■ Task prompt ■
Could you find every line in the records below that contains the word "labeled" and copy it?

■ Records for this task ■
⟨

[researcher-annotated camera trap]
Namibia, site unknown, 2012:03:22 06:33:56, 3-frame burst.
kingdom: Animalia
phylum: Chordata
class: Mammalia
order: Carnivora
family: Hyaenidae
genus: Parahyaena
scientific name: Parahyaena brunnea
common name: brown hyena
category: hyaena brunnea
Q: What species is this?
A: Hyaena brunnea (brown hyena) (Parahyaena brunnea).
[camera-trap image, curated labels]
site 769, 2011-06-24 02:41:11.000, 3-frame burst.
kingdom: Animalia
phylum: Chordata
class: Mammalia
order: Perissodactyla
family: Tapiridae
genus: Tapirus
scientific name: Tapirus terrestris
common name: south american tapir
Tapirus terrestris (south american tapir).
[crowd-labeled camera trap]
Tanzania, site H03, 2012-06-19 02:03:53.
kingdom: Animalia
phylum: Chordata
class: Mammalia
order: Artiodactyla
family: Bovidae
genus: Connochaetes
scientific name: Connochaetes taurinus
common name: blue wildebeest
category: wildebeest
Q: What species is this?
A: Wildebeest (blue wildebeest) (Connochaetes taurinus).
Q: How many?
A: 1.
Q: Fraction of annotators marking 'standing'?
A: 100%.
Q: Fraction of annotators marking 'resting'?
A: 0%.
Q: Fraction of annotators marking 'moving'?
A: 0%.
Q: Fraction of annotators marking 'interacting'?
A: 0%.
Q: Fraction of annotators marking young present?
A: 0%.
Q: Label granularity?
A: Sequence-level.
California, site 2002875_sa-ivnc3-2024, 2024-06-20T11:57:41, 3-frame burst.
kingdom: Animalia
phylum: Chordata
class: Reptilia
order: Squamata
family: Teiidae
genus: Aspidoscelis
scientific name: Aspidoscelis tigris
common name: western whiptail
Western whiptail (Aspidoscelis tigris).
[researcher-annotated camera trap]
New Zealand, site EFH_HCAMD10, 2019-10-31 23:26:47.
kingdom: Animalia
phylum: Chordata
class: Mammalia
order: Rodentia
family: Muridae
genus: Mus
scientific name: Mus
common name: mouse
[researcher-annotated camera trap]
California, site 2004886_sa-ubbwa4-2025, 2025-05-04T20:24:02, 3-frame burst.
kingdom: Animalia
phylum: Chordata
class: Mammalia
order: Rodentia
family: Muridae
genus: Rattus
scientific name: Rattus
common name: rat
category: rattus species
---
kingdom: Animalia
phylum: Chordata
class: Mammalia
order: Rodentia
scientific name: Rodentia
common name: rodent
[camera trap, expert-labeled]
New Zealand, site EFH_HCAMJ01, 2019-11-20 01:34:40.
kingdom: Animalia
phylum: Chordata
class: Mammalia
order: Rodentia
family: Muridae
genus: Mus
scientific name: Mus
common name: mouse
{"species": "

⟩

■ The completed task ■
[crowd-labeled camera trap]
[camera trap, expert-labeled]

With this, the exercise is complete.